== AUFGABENSTELLUNG ==
Schreiben Sie aus dem folgenden Auszug die Stelle zwischen „Ja! Als 1914“ und „geeinte Organisation versammelt.“, beide eingeschlossen, wortgetreu ab.

== AUSZUG ==
..............................

Als Jesus die Ereignisse beschrieb, die sich während des Abschlusses des Systems der Dinge zutragen würden, zeigte er, daß nicht nur seine Nachfolger auf der Erde an der Einsammlung gerechtigkeitsliebender Menschen beteiligt sein würden. Als er vom Einsammeln der letzten Glieder der 144 000 sprach, die mit ihm am himmlischen Königreich teilhaben würden, sagte er gemäß Matthäus, Kapitel 13: „Die Schnitter sind Engel.“ Und wie groß wäre das Feld, von dem sie die „Söhne des Königreiches“ einsammeln würden? „Das Feld ist die Welt“, erklärte Jesus. Von den äußersten Enden der Erde würden also diejenigen kommen, die eingesammelt werden sollten. Ist das tatsächlich geschehen? (Mat. 13:24-30, 36-43).

Ja! Als 1914 für die Welt die letzten Tage anbrachen, gab es zwar nur ein paar tausend Bibelforscher, doch die Königreichsbotschaft, die sie predigten, hatte schnell den gesamten Globus umspannt. In Asien, in Ländern Europas, Afrikas, Nord- und Südamerikas sowie auf den Inseln ergriffen einzelne die Gelegenheit, den Königreichsinteressen zu dienen, und sie wurden in eine geeinte Organisation versammelt.

In Westaustralien wurde zum Beispiel Bert Horton die Königreichsbotschaft überbracht. Religion, wie er sie kannte, interessierte ihn nicht; er beschäftigte sich mit Politik und Gewerkschaftsangelegenheiten. Als ihm seine Mutter jedoch das von der Watch Tower Society herausgegebene Buch Der göttliche Plan der Zeitalter gab und er es zusammen mit der Bibel las, wußte er, daß er die Wahrheit gefunden hatte. Spontan sprach er darüber mit seinen Arbeitskollegen. Sobald er die Bibelforscher ausfindig machen konnte, schloß er sich ihnen an, ließ sich 1922 taufen, nahm den Vollzeitdienst auf und bot sich an, in irgendeinem Gebiet zu dienen, in das Jehovas Organisation ihn senden würde.

..............................

== BEREITGESTELLTE DATEN ==
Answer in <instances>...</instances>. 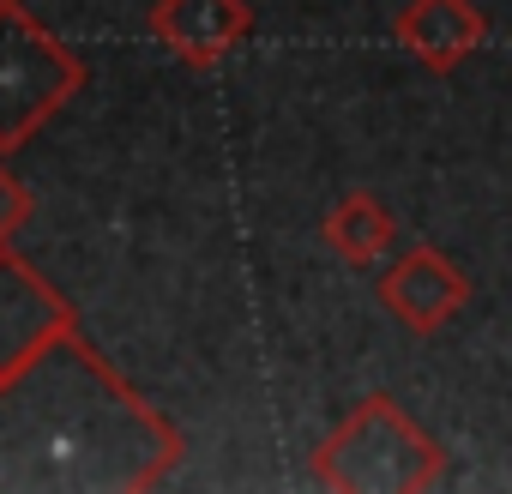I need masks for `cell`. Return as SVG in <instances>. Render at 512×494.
Here are the masks:
<instances>
[{
	"label": "cell",
	"mask_w": 512,
	"mask_h": 494,
	"mask_svg": "<svg viewBox=\"0 0 512 494\" xmlns=\"http://www.w3.org/2000/svg\"><path fill=\"white\" fill-rule=\"evenodd\" d=\"M175 458V428L73 344L0 374V488H145Z\"/></svg>",
	"instance_id": "obj_1"
},
{
	"label": "cell",
	"mask_w": 512,
	"mask_h": 494,
	"mask_svg": "<svg viewBox=\"0 0 512 494\" xmlns=\"http://www.w3.org/2000/svg\"><path fill=\"white\" fill-rule=\"evenodd\" d=\"M380 308L404 332L428 338V332L452 326L470 308V278L458 272V260L440 254V247H410V254H398L386 266V278H380Z\"/></svg>",
	"instance_id": "obj_4"
},
{
	"label": "cell",
	"mask_w": 512,
	"mask_h": 494,
	"mask_svg": "<svg viewBox=\"0 0 512 494\" xmlns=\"http://www.w3.org/2000/svg\"><path fill=\"white\" fill-rule=\"evenodd\" d=\"M314 476L344 494H422L446 476V446L398 398L374 392L320 440Z\"/></svg>",
	"instance_id": "obj_2"
},
{
	"label": "cell",
	"mask_w": 512,
	"mask_h": 494,
	"mask_svg": "<svg viewBox=\"0 0 512 494\" xmlns=\"http://www.w3.org/2000/svg\"><path fill=\"white\" fill-rule=\"evenodd\" d=\"M247 25H253V13L241 7V0H163V13H157V31L193 67L217 61L235 37H247Z\"/></svg>",
	"instance_id": "obj_6"
},
{
	"label": "cell",
	"mask_w": 512,
	"mask_h": 494,
	"mask_svg": "<svg viewBox=\"0 0 512 494\" xmlns=\"http://www.w3.org/2000/svg\"><path fill=\"white\" fill-rule=\"evenodd\" d=\"M320 235H326V247H332L344 266H374L386 247L398 241V217L386 211V199H380V193L356 187V193H344V199L326 211Z\"/></svg>",
	"instance_id": "obj_7"
},
{
	"label": "cell",
	"mask_w": 512,
	"mask_h": 494,
	"mask_svg": "<svg viewBox=\"0 0 512 494\" xmlns=\"http://www.w3.org/2000/svg\"><path fill=\"white\" fill-rule=\"evenodd\" d=\"M73 73L79 67L43 31H31L13 7H0V145L25 139L43 109L73 85Z\"/></svg>",
	"instance_id": "obj_3"
},
{
	"label": "cell",
	"mask_w": 512,
	"mask_h": 494,
	"mask_svg": "<svg viewBox=\"0 0 512 494\" xmlns=\"http://www.w3.org/2000/svg\"><path fill=\"white\" fill-rule=\"evenodd\" d=\"M392 37L428 73H452L488 43V19H482L476 0H410L398 13V25H392Z\"/></svg>",
	"instance_id": "obj_5"
}]
</instances>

..............................

== FERTIGE LÖSUNG ==
Ja! Als 1914 für die Welt die letzten Tage anbrachen, gab es zwar nur ein paar tausend Bibelforscher, doch die Königreichsbotschaft, die sie predigten, hatte schnell den gesamten Globus umspannt. In Asien, in Ländern Europas, Afrikas, Nord- und Südamerikas sowie auf den Inseln ergriffen einzelne die Gelegenheit, den Königreichsinteressen zu dienen, und sie wurden in eine geeinte Organisation versammelt.